## Your goal
Every line below that holds the string "Used" should be copied out.

===

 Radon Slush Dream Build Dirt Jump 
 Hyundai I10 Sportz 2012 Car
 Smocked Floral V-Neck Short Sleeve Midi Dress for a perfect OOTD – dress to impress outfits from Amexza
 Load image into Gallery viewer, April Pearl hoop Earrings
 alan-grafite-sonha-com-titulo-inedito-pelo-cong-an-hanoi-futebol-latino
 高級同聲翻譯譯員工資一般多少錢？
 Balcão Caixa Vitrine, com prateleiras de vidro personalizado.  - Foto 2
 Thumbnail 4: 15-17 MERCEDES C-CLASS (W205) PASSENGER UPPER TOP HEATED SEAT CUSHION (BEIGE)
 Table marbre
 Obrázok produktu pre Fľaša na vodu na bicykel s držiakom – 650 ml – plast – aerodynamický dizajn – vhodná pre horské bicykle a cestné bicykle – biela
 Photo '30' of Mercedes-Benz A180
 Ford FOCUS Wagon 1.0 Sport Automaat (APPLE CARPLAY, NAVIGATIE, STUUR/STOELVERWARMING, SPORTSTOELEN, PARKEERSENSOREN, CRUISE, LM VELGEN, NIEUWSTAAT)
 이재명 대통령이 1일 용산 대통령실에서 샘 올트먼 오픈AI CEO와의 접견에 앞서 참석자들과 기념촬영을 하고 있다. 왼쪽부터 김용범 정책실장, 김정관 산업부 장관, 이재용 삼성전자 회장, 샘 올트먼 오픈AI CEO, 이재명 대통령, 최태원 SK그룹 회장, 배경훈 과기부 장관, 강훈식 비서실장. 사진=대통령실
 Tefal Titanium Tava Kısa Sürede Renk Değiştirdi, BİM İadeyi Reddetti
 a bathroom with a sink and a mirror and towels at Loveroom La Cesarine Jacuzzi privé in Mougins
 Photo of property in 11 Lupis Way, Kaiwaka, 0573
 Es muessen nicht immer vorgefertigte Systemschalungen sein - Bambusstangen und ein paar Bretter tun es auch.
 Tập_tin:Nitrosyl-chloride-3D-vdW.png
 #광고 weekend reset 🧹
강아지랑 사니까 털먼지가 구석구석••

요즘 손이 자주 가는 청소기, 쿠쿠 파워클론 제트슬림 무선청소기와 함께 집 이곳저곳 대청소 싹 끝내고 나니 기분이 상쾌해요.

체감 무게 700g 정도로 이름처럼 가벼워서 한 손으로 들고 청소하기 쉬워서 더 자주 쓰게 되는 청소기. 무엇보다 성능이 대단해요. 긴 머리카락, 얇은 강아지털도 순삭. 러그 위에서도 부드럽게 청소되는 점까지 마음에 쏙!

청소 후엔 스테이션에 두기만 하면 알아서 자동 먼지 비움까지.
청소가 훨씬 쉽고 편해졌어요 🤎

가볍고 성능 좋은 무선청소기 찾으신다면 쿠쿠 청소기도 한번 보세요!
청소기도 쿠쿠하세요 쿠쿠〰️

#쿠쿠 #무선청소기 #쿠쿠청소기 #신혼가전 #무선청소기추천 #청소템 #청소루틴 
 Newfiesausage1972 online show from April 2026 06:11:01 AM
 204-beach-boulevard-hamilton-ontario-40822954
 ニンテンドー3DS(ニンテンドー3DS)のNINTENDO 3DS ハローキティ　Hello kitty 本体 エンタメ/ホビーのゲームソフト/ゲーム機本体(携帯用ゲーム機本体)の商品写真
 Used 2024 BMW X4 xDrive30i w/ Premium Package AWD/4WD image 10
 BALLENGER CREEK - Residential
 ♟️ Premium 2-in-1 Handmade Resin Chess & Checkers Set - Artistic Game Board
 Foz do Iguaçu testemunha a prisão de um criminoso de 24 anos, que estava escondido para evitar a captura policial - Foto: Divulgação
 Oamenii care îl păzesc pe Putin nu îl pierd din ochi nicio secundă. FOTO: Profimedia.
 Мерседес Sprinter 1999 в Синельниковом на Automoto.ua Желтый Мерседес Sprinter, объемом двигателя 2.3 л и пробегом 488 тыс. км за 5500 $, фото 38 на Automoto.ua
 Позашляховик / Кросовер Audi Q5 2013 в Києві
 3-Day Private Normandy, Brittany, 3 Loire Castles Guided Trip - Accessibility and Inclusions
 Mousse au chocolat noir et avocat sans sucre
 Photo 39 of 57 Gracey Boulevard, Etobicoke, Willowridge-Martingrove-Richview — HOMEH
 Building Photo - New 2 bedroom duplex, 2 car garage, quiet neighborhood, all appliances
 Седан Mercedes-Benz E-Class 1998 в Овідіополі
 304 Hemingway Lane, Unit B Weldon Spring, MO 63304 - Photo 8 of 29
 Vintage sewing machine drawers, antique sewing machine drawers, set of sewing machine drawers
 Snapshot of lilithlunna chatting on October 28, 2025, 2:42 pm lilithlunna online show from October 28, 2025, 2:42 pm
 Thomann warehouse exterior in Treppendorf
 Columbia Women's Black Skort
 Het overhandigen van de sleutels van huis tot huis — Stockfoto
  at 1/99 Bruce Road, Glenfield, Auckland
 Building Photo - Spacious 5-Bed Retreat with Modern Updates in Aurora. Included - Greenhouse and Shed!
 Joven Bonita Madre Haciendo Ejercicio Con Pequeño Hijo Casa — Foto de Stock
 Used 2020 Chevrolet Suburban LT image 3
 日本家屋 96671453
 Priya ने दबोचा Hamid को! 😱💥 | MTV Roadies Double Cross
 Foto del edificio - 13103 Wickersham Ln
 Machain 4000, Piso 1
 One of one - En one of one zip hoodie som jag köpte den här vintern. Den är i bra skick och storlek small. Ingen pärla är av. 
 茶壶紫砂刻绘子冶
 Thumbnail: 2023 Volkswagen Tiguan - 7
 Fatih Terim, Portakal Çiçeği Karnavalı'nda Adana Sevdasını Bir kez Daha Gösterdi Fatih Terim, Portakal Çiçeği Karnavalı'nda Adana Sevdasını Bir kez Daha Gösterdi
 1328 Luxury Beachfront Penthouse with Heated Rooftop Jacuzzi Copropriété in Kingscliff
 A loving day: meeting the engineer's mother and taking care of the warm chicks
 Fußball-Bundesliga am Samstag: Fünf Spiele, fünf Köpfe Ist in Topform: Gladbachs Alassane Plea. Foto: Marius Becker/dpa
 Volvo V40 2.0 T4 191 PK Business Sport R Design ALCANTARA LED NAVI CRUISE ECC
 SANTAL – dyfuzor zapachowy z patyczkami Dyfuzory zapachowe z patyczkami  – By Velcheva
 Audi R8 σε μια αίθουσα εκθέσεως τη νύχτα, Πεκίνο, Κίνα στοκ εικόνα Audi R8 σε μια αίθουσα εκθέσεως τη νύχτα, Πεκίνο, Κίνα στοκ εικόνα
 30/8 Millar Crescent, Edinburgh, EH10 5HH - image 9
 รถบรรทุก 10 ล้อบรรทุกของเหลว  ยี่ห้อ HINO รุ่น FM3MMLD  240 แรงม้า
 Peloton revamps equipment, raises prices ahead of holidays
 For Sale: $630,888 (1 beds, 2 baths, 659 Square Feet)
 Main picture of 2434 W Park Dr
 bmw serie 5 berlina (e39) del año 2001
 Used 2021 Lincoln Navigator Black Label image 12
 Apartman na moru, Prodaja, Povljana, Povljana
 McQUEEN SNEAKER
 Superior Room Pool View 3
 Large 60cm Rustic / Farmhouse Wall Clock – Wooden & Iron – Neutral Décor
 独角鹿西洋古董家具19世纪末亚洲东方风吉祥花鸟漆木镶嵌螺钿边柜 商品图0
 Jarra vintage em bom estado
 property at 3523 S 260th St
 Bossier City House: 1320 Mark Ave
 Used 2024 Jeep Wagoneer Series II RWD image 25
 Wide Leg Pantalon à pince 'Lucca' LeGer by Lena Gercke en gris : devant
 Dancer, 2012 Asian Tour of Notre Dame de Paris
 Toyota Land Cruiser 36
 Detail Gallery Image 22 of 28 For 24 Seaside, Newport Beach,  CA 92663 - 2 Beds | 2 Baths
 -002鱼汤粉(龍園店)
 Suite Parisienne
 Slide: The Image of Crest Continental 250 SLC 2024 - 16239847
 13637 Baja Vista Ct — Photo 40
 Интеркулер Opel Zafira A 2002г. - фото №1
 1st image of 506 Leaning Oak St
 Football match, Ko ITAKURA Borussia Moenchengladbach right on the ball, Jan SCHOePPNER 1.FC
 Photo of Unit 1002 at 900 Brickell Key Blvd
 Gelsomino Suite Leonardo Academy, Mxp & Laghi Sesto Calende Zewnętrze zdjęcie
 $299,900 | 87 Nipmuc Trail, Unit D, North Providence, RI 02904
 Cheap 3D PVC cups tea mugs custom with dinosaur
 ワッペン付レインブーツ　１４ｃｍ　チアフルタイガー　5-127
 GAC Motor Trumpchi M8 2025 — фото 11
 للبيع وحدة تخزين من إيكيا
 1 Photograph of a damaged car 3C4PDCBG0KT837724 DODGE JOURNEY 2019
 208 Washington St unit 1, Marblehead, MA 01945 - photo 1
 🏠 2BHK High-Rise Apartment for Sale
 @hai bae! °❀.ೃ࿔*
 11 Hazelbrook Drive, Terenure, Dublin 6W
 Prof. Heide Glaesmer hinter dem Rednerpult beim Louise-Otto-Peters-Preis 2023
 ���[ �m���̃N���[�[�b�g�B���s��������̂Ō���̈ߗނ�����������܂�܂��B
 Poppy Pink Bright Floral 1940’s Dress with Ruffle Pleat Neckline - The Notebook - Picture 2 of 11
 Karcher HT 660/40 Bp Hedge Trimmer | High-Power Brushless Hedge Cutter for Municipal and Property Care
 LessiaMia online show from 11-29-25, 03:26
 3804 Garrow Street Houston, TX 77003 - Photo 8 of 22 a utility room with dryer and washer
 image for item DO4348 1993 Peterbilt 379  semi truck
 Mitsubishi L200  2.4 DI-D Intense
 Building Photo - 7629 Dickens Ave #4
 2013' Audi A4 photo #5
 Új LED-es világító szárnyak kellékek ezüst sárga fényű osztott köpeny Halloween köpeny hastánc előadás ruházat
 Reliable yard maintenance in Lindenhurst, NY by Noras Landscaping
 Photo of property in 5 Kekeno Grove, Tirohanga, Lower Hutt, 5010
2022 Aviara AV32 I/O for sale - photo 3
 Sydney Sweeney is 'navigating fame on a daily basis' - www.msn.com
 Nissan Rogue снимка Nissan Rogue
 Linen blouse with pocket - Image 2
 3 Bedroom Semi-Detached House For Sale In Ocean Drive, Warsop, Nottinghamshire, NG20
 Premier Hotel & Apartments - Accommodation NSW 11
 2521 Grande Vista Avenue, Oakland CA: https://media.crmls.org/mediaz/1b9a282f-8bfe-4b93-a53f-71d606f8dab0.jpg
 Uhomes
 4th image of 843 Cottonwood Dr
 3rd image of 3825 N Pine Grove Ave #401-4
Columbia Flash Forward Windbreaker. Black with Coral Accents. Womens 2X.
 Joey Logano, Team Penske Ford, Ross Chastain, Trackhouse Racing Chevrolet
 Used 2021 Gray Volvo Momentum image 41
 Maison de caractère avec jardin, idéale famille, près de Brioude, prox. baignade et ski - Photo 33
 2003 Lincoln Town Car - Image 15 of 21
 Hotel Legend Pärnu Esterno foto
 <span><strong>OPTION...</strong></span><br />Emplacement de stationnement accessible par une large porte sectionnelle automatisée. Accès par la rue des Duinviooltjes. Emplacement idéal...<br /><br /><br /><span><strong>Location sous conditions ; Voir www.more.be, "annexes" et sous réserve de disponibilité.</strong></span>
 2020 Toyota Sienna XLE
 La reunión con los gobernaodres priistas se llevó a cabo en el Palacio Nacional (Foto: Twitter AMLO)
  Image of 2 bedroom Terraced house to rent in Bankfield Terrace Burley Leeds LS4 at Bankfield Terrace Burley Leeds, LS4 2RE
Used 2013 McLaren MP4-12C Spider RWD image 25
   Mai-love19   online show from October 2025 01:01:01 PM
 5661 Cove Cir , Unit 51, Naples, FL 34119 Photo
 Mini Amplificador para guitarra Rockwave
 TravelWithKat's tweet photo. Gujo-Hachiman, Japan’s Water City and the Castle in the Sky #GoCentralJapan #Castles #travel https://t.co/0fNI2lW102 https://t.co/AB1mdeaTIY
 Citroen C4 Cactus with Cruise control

===

## The completed task
 Used 2024 BMW X4 xDrive30i w/ Premium Package AWD/4WD image 10
 Used 2020 Chevrolet Suburban LT image 3
 Used 2021 Lincoln Navigator Black Label image 12
 Used 2024 Jeep Wagoneer Series II RWD image 25
 Used 2021 Gray Volvo Momentum image 41
Used 2013 McLaren MP4-12C Spider RWD image 25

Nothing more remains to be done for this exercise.